History of Music

Egyptian lute
(missing the strings)
People have been making music almost as long as there have been people, probably for at least a hundred thousand years. The earliest music was probably clapping hands and singing. Soon people also began to bang on hollow logs and knock sticks together to make louder sounds; these were the earliest percussion instruments.
By about 3100 BC (if not earlier), musicians in West Asia and Egypt were making instruments that could produce different pitches: high and low notes. The first wind instruments may have come from Egypt, even before the beginning of the Old Kingdom. These were hollow reed pipes with holes in them to put your fingers on to vary the pitch. Some probably had reeds in one end that you put in your mouth, like a modern clarinet. Musicians sometimes played one pipe, and sometimes played two pipes at the same time, one with the fingers of each hand.
The earliest stringed instruments may have come from West Asia, where the Sumerians built thin lyres as early as 3000 BC. By 2500 BC people in northern Syria were also playing lyres, and by about 1900 BC, in the Middle Kingdom, Egyptian musicians had also learned to play the lyre, though lyres did not become common in Egypt until the New Kingdom.

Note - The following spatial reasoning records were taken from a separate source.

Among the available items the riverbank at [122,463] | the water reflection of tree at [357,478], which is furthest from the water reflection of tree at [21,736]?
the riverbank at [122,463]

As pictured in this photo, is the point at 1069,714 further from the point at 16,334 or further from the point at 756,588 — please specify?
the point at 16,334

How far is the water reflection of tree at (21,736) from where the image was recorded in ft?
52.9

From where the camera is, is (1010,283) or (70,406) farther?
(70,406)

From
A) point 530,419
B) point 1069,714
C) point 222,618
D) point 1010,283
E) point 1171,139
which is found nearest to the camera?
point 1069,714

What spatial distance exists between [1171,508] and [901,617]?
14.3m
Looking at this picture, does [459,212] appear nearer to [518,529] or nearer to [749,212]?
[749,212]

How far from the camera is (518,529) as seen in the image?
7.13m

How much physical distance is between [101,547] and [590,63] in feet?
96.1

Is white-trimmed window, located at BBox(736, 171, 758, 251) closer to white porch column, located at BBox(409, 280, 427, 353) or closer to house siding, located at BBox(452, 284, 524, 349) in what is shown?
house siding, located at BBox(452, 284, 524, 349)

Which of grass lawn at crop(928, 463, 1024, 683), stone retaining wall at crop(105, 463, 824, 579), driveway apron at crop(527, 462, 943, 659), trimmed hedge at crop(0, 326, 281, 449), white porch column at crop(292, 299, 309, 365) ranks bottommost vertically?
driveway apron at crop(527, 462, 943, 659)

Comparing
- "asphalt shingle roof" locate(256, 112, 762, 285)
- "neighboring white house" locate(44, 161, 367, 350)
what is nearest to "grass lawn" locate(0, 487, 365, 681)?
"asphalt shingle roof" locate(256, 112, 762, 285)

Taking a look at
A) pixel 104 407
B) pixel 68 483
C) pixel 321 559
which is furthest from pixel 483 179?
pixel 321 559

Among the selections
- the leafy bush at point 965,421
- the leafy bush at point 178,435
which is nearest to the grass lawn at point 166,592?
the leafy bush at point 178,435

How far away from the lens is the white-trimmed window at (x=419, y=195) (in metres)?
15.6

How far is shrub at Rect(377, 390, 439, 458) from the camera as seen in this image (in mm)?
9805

The earliest lutes - a lyre with a neck like a modern mandolin - were also from West Asia.
We don't know what this early music sounded like, because there was no way to write down notes or to record music. We can tell from pictures and from descriptions that people sometimes played their instruments alone and sometimes in groups, and that they probably played songs with verses and choruses as we do today.
By about 1500 BC, in the New Kingdom, people in Egypt were playing bronze trumpets as well as flutes. (But it's possible that trumpets existed as early as the Old Kingdom). At first musicians seem to have mostly played trumpets for the army. They were also blowing through cow and goat horns to make music.
Around 300 BC, Greek musicians worked out ways of writing down notes to describe songs. Soon afterward, thanks to the Greek conquest of Egypt, Egyptian musicians also used the Greek method to write down songs.
In the Middle Ages, about 1000 AD, Christian monks in Europe began to use a new method of writing down notes, the ancestor of the system we use today.